The Fugitive
Robert L. Fish
Introduction and Rondo Militaire
The first time Erick von Roesler saw Brazil was in June, 1939. He crossed on a special summer cruise of the Hamburg Line, ostensibly the managing director of a large company manufacturing agricultural machinery. He dined at the captain’s table, contributing little to the stilted conversation, watched the swimming pool antics from the lonely height of the deck rail above, the evening dancing from a comfortable chair in one corner of the spacious salon, and spent most of his deck hours either calmly contemplating the pulsing sunlit waves, or jotting notes in his voluminous diary.

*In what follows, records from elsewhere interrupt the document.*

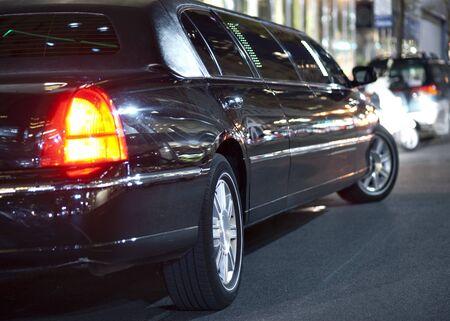 Niski kąt czarnej limuzyny w mieście w nocy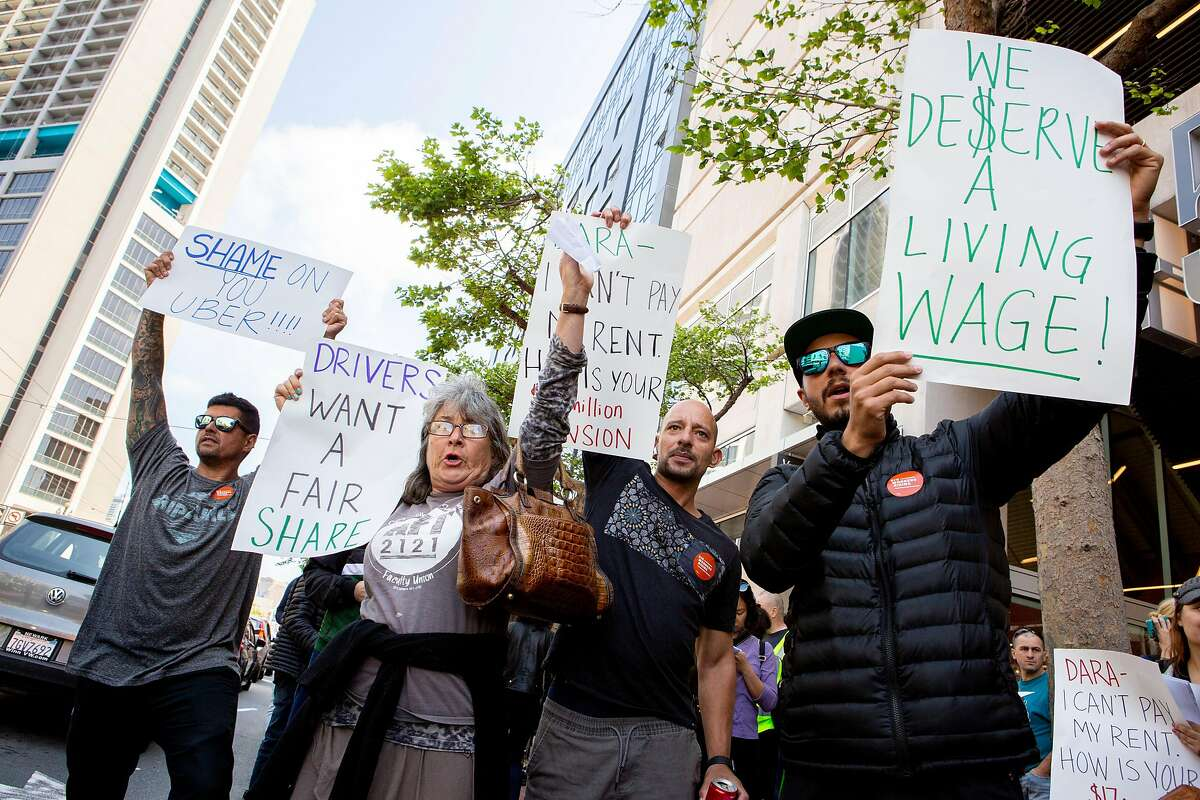 From left: Marcos, Alison Datz, Rafael and Vinicius protest outside Uber headquarters on Wednesday, May 8, 2019, in San Francisco, Calif. The men respectfully declined to give their last name.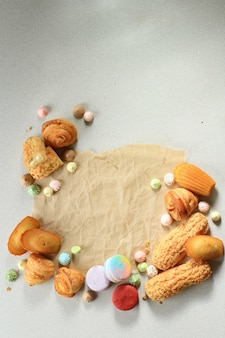 텍스트 또는 레시피를 위한 나무 테이블 중앙에 복사 공간이 있는 다양한 달콤한 구운 제품/페이스트리. 마카롱, 머랭, 마들렌, craquelin eclair, 미니 크루아상. 평면도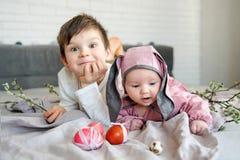 Baby het liggen op linnendeken en het dragen van een hoed in de vorm van een Paashaas met haar broer dichtbij eierenwilg vertakke stock foto's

They docked at Rio de Janeiro on a cool misty morning, with the famed heights of the city lost in a bank of fog that blanketed the mountains and drifted down to muffle the waterfront sounds and clothe the tall buildings with eerie mystery. The ship was scheduled to spend a day in port, unloading machinery from Europe, wines from the Rhine and the Madeiras, tin plate from Spain, and all the miscellaneous welter of cases, casks, boxes and crates that make up the lifeblood flowing along the arteries of commerce. Von Roesler spent the greater part of the morning on deck, leaning curiously over the rail as disembarking passengers dashed back and forth, screaming to their friends on the dock below, or brusquely commanding blue-jacketed porters doubled under towering loads of luggage. His shipboard acquaintances would trot up for a hasty goodbye, a self-conscious handclasp, and immediately forgetting him, dash down the gangplank to be kissed by women and hugged fiercely by men clustered on the dock. Children indeed, he thought, with some satisfaction; children indeed.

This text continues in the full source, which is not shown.